The remaining three goals for this patient were enrichment of the diet with fermentable fibre, omega-3 fatty acids, and antioxidants. Supplementation with omega-3 fatty acids has been shown to lower glomerular capillary pressure, reduce proteinuria and slow decline in glomerular filtration rate. Fish oil is often the best thing to add to the diet to provide EPA and DHA; in this case, it was important to use a very concentrated product, to provide maximum enrichment with omega-3 fatty acids, but minimal excessive fat.

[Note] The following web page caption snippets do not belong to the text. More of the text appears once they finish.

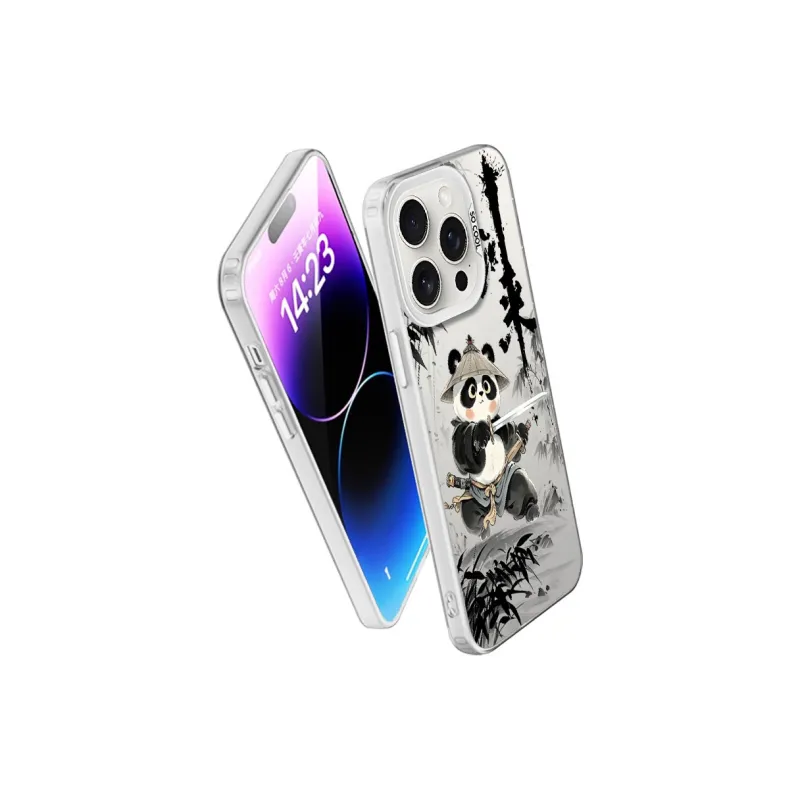YIBAOBAO Phone Cases-22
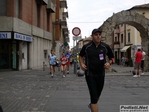P1510417.jpg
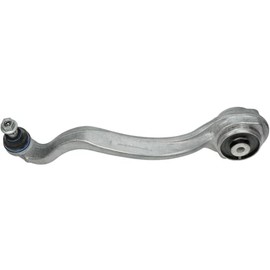 Suspension Arm Wheel Suspension Front Axle Left MEYLE 016 050 0027/HD)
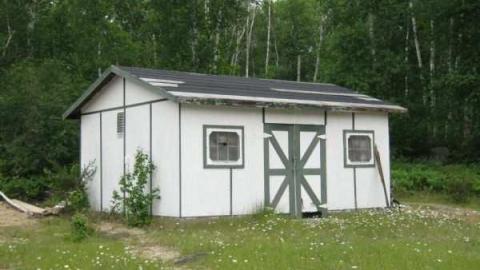 Jr. Fireranger camp - Wenebegon-Fireranger-camp4.jpg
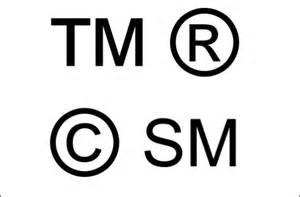 Trademark Registration,trademark registration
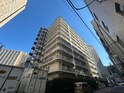 ローズハイツ田町(402)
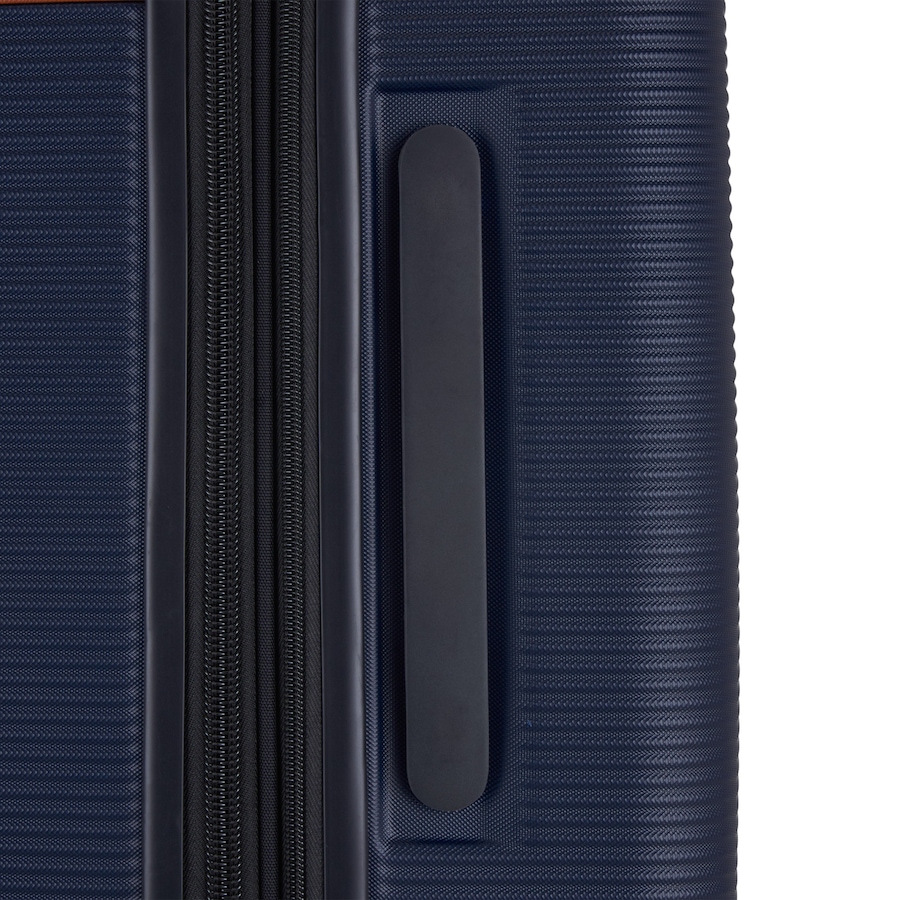 Image 873198_ALTMORE35.jpg, Product 873-198 / Price $90.00, Bugatti - Wellington Hardside Carry-on Luggage Set with TSA Lock from Bugatti on TSC.ca's Home & Garden department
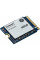 Накопичувач SSD M.2 2230 500GB NV3 Kingston (SNV3SM3/500G)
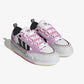 Adidas | ADI2000 W  { BLISS PINK/CORE BLACK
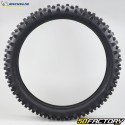 Pneu avant 80/100-21 51M sable Michelin Starcross 6 Sand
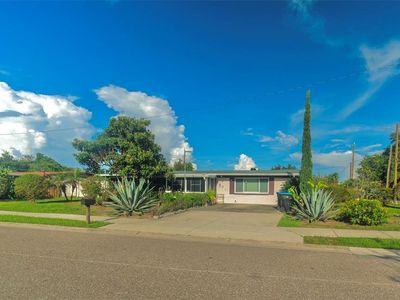 6401 RAMIR ROAD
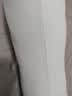 无印工坊睡觉抱枕孕妇侧睡夹腿枕靠枕床上男女睡觉专用长条大抱枕凉感抱枕 实拍图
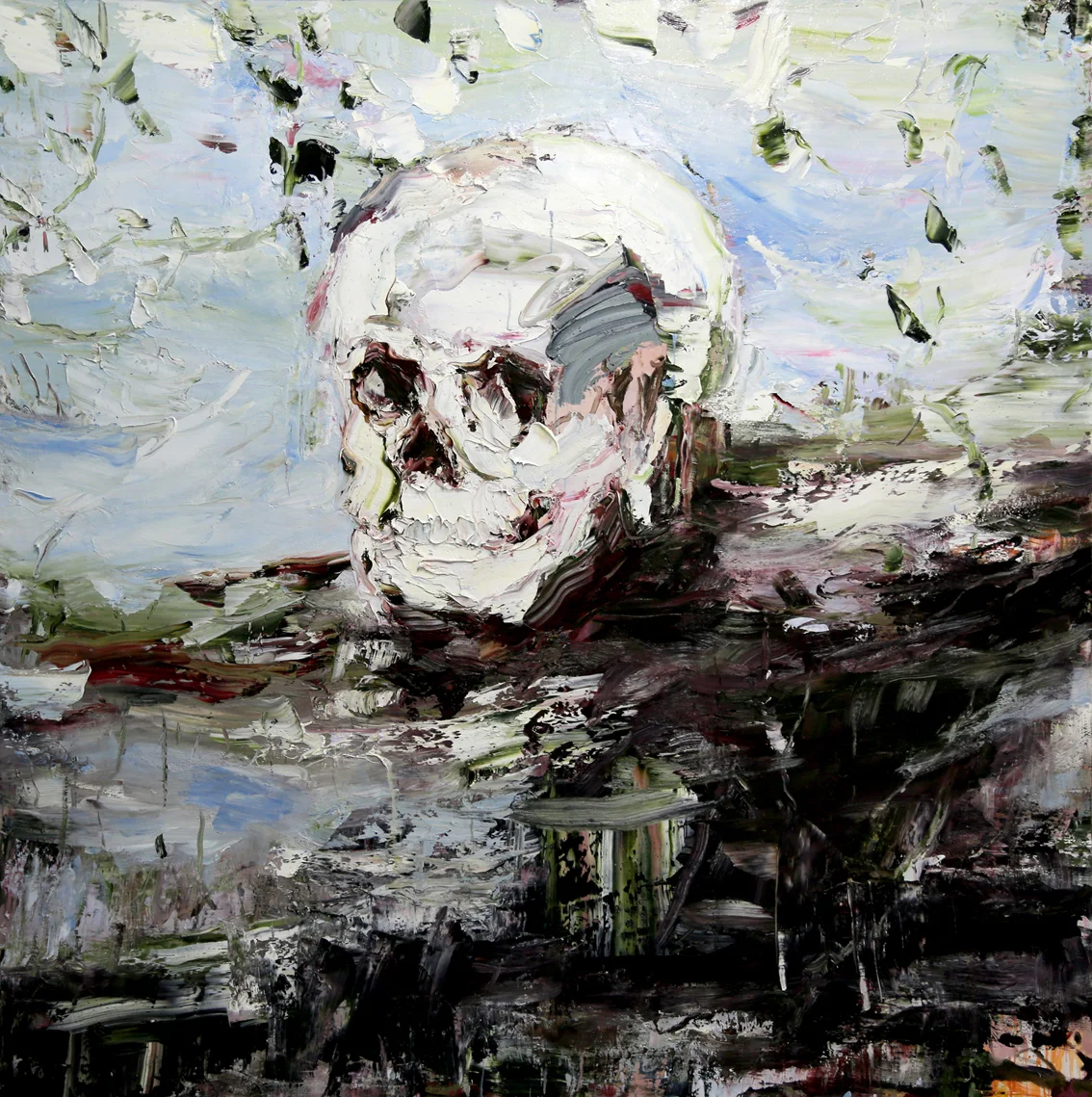 Where the Wild Things Grow.JPG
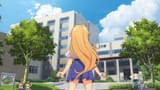 [SubsPlease] Ruri no Houseki - 03 (1080p) [77B7F044].mkv_snapshot_00.05_[2025.07.20_15.21.05]
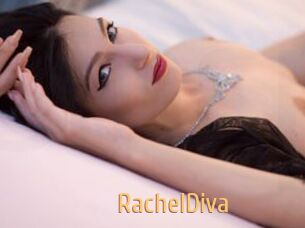 RachelDiva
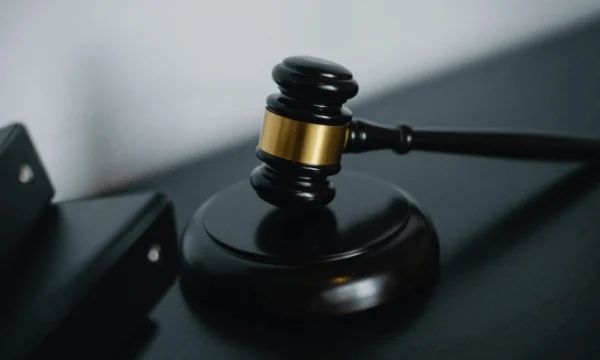 Решение патентных споров во Владивостоке 0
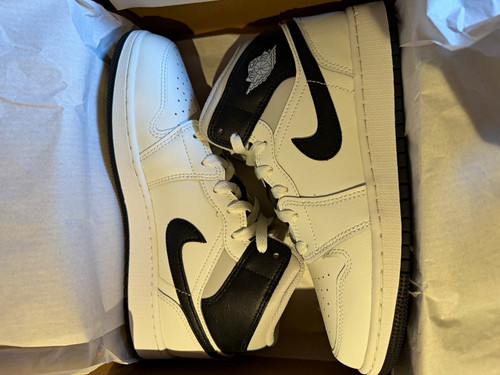 Jordan air - jordan,
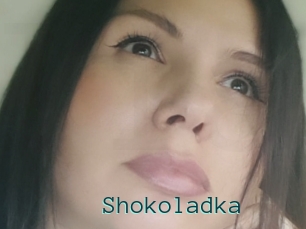 Shokoladka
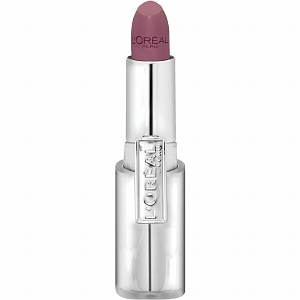 L'oreal Infallible Le Rouge Lipcolor in Tender Berry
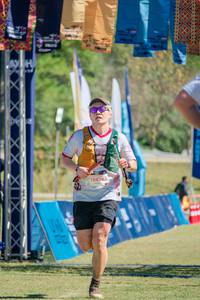 BIB: 
                            <button type="button" onclick="openModal(26614089)" class="btn btn-primary btn-sm float-right btn-popup" data-toggle="modal" data-target=".modal-high-quality">
                        <i class="fas fa-shopping-cart"></i> Add to Cart
                    </button>
                                            <button type="button" onclick="isThisMe(26614089, true)" class="btn btn-success btn-sm float-right btn-popup btn-isme hidden" data-toggle="tooltip" data-placement="bottom" title="นี่คือรูปของคุณใช่ไหม คลิกที่นี่เพื่อเอาเข้าอัลบั้ม">
                        <i class="fas fa-plus"></i> Add to album
                    </button>
                    <button type="button" onclick="isThisMe(26614089, false)" class="btn btn-warning btn-sm float-right btn-popup btn-isnotme hidden">
                        <i class="fas fa-ban"></i> Remove from album
                    </button>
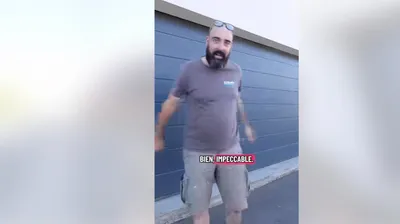 À Orléans, pourquoi une simple pente de trottoir peut-elle devenir...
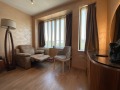 Продава МНОГОСТАЕН, град София, Център • 1150000 € • 65008760 — Holmes.bg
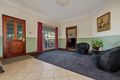 Property photo of 27 Weld Road Swan View WA 6056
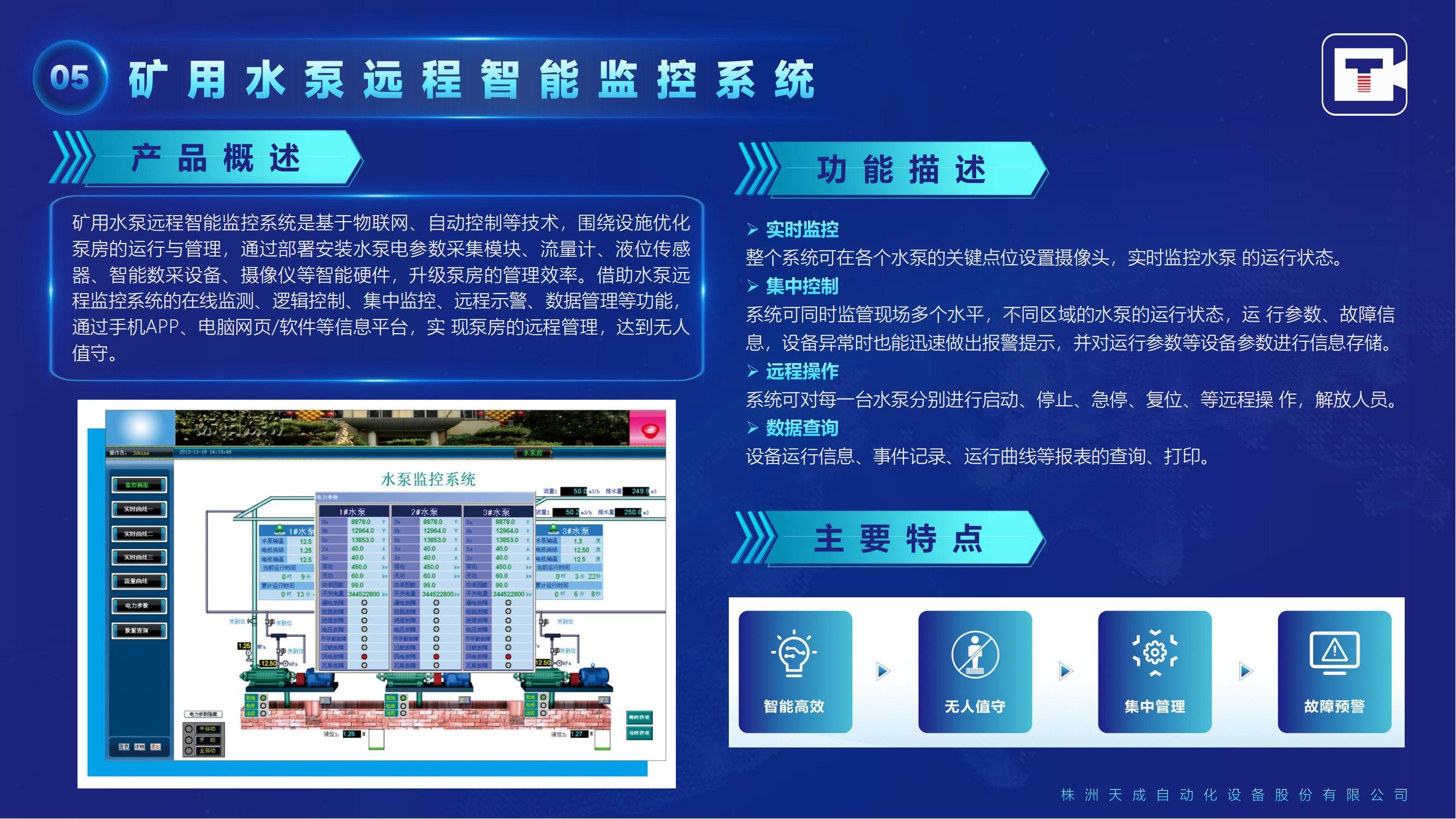 株洲天成自動化設(shè)備股份有限公司產(chǎn)品介紹_14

Fermentable fibre is also desirable in renal diets. Both animals and humans with chronic kidney disease often exhibit changes in the gut microbiota and increased gut permeability, which may be due to excessive luminal urea and its breakdown product, ammonia, reducing epithelial tight junction proteins in the colon. Dietary supplementation of fermentable fibres like wheat dextrin has been shown to decrease colonic pH and improve gut barrier function, which may reduce translocation of harmful bacterial products and metabolites, decreasing inflammation in the kidneys.

Finally, we typically try to include a range of different vegetables and sometimes a vitamin E supplement, to enrich the diet with vitamin C, vitamin E, beta-carotene and alpha-lipoic acid. Several studies have demonstrated that addition of dietary antioxidants reduces the magnitude of renal glomerulosclerosis and interstitial fibrosis, regardless of dietary polyunsaturated fatty acid ratio.

Green leafy vegetables, carrots, pumpkin, sweet potato, capsicum, and broccoli are all excellent sources of beta-carotene, vitamin C and alpha-lipoic acid.

Phew. Lots of goals to consider. For this dog, we formulated two recipes - one was a turkey and white rice based recipe with additional vegetables like cabbage, kale and broccoli. The second recipe contained canned tuna and salmon, with rice, carrot, red capsicum and pumpkin. To these recipes we also added the required supplements to produce a balanced diet (with the exception of phosphorus restriction), and to achieve the goals described above. The owner transitioned the dog on to the new diet very gradually, to minimise the risk of gastrointestinal upset, and so far, the recipes have been a big success. As this dog's renal disease progresses we will aim to further reduce phosphorus and protein, while still maintaining palatability and food intake. A delicate balancing act!